“So you’re a scientist?” are a combination of words Dan Smith, professor of chemistry at Goshen College, hates to hear because what follows is a question that has no answer. This is also a question that sparked his interest in researching pigeon coloring.

As a child he would catch pigeons in a barn near his home in New Holland, Pennsylvania. The farmer said that he could keep any pigeons he caught to breed.

He got involved in chemistry due to his love of science and father who was his high school physics teacher. He said, “I couldn’t do physics because I’d be a chip off the old block. If I said hi to him in school people snickered. If I said nothing people snickered.”  He went on to say that he was much better at chemistry anyway so that’s what he wanted to do.

He received his undergraduate degree from Elizabethtown College in Pennsylvania, his masters from Bucknell in Pennsylvania and his doctorate from Iowa State University. He came to learn about Goshen College from some alumni in Austin, Texas while doing his post-doctorate. “I knew I wanted to teach at a small, Christian institution and Goshen had an opening.”

Soon after Dr. Smith arrived in Goshen, he learned from the father of a friend about a homing pigeon racing club in Mishawaka. He eagerly joined and was given some pigeons to start with to breed.

On race day, all the pigeons are put into a basket, driven a long distance away, usually about 150-300 miles, and then released. The pigeon that made it home with the highest average velocity was the winner. The best Dr. Smith ever did was third.
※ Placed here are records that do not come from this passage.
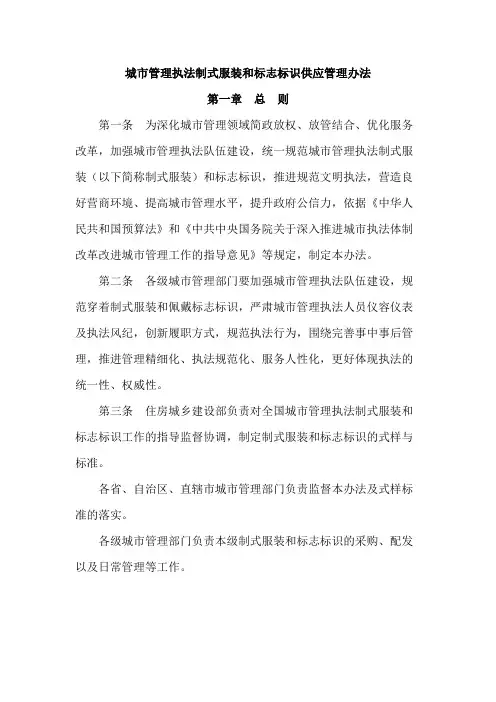 城市管理执法制式服装和标志标识供应管理办法

第一章　总　则

第一条　为深化城市管理领域简政放权、放管结合、优化服务改革，加强城市管理执法队伍建设，统一规范城市管理执法制式服装（以下简称制式服装）和标志标识，推进规范文明执法，营造良好营商环境、提高城市管理水平，提升政府公信力，依据《中华人民共和国预算法》和《中共中央国务院关于深入推进城市执法体制改革改进城市管理工作的指导意见》等规定，制定本办法。

第二条　各级城市管理部门要加强城市管理执法队伍建设，规范穿着制式服装和佩戴标志标识，严肃城市管理执法人员仪容仪表及执法风纪，创新履职方式，规范执法行为，围绕完善事中事后管理，推进管理精细化、执法规范化、服务人性化，更好体现执法的统一性、权威性。

第三条　住房城乡建设部负责对全国城市管理执法制式服装和标志标识工作的指导监督协调，制定制式服装和标志标识的式样与标准。

各省、自治区、直辖市城市管理部门负责监督本办法及式样标准的落实。

各级城市管理部门负责本级制式服装和标志标识的采购、配发以及日常管理等工作。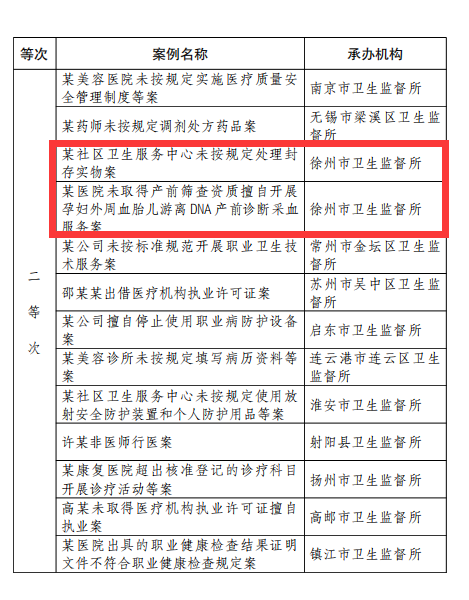 | 等次 | 案例名称 | 承办机构 |
|---|---|---|
| 二等次 | 某美容医院未按规定实施医疗质量安全管理制度等案 | 南京市卫生监督所 |
| | 某药师未按规定调剂处方药品案 | 无锡市梁溪区卫生监督所 |
| | 某社区卫生服务中心未按规定处理封存实物案 | 徐州市卫生监督所 |
| | 某医院未取得产前筛查资质擅自开展孕妇外周血胎儿游离 DNA 产前诊断采血服务案 | 徐州市卫生监督所 |
| | 某公司未按标准规范开展职业卫生技术服务案 | 常州市金坛区卫生监督所 |
| | 邵某某出借医疗机构执业许可证案 | 苏州市吴中区卫生监督所 |
| | 某公司擅自停止使用职业病防护设备案 | 启东市卫生监督所 |
| | 某美容诊所未按规定填写病历资料等案 | 连云港市连云区卫生监督所 |
| | 某社区卫生服务中心未按规定使用放射安全防护装置和个人防护用品等案 | 淮安市卫生监督所 |
| | 许某非医师行医案 | 射阳县卫生监督所 |
| | 某康复医院超出核准登记的诊疗科目开展诊疗活动等案 | 扬州市卫生监督所 |
| | 高某未取得医疗机构执业许可证擅自执业案 | 高邮市卫生监督所 |
| | 某医院出具的职业健康检查结果证明文件不符合职业健康检查规定案 | 镇江市卫生监督所 |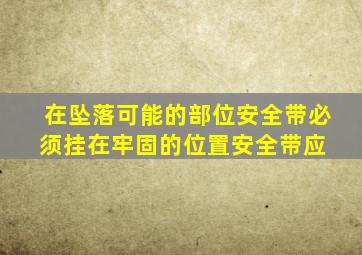 在坠落可能的部位安全带必须挂在牢固的位置安全带应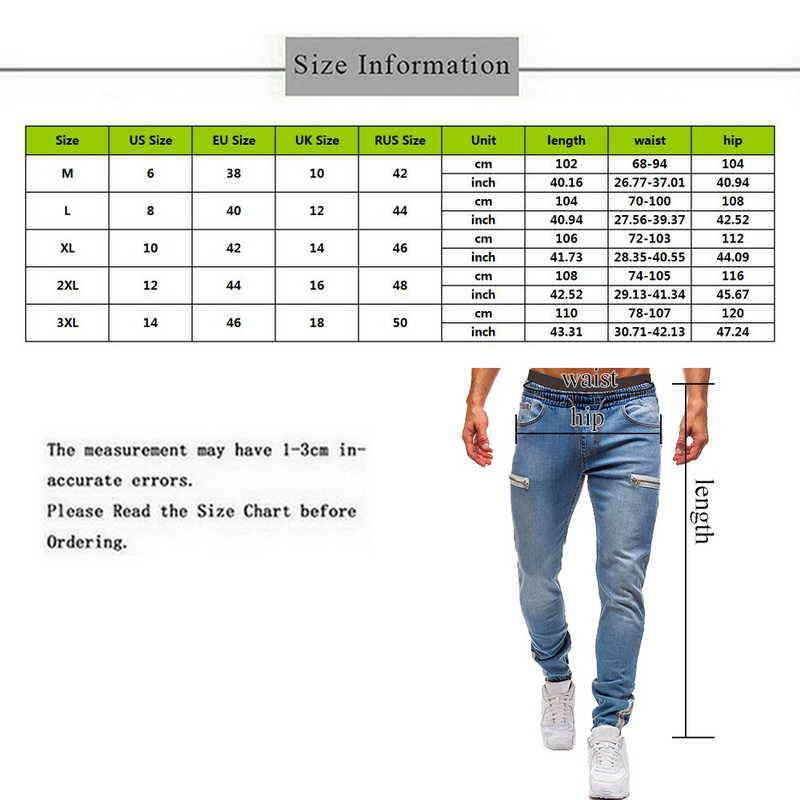 Size Information

| Size | US Size | EU Size | UK Size | RUS Size | Unit | length | waist | hip |
|---|---|---|---|---|---|---|---|---|
| M | 6 | 38 | 10 | 42 | cm | 102 | 68-94 | 104 |
| | | | | | inch | 40.16 | 26.77-37.01 | 40.94 |
| L | 8 | 40 | 12 | 44 | cm | 104 | 70-100 | 108 |
| | | | | | inch | 40.94 | 27.56-39.37 | 42.52 |
| XL | 10 | 42 | 14 | 46 | cm | 106 | 72-103 | 112 |
| | | | | | inch | 41.73 | 28.35-40.55 | 44.09 |
| 2XL | 12 | 44 | 16 | 48 | cm | 108 | 74-105 | 116 |
| | | | | | inch | 42.52 | 29.13-41.34 | 45.67 |
| 3XL | 14 | 46 | 18 | 50 | cm | 110 | 78-107 | 120 |
| | | | | | inch | 43.31 | 30.71-42.13 | 47.24 |

The measurement may have 1-3cm inaccurate errors.
Please Read the Size Chart before Ordering.

waist
hip
length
He left the club after a time because it wasn’t a “Mennonite friendly” club. “There was a lot of sitting around, drinking beer and telling crude jokes. The kind I wouldn’t tell my class at the beginning of each class period.”

While he was still a member of the club he was asked, “So you’re a scientist? Is there a way to determine genetically which pigeons will home better?” At the time there wasn’t but that did make him think that there was a way to predict color.

He had no previous experience with genetics so most of what he learned was self-taught and from some biology professors here at Goshen College. He is able to conduct all his research here at the college having to only send some samples to a commercial facility to do sequencing.

To start, he takes a bird that he defines as the original bird as a baseline and another bird whose color he wants to manipulate and breeds them. He then takes a drop of their blood to get DNA from.

Through a process called polymerase chain reaction (PCR) he is able to isolate a particular string of DNA and multiply it and create hundreds of thousands of copies of that strand to be analyzed. RNA can also be obtained but is much harder to do because he has to pluck a feather out of the wing, wait for it to grow back halfway and then pluck it again to get a useable amount of RNA.

After getting the sequence analysis back from the lab he looks at it to see if correct gene was manipulated to change the color. If this correlation is off even once he must move on to another gene.

So far he has not been able to identify what gene causes color change but he believes he is close. “Even if the data we get back don’t tell us we’re right we can still use to tell which direction to move on the chromosome.” The “we” he refers to is two other professors that he is in current collaboration with across the country. Professor Mike Shapiro at the University of Utah and Professor John Fondon at the University of Texas, Arlington are the names of his collaborators.

Dr. Smith and Professor Fondon experienced their first publication recently in PLoS One which is an online science journal. Unfortunately, Smith said, all they were able to conclude is that the gene they thought was causing the coloring change is not what they thought.

So far they have not been able to definitively say what causes the coloring change but he thinks they are close. He hopes that with three people working together on the project they are able to come up with an answer one day. Until then he will continue his research and work with Professors Fondon and Shapiro.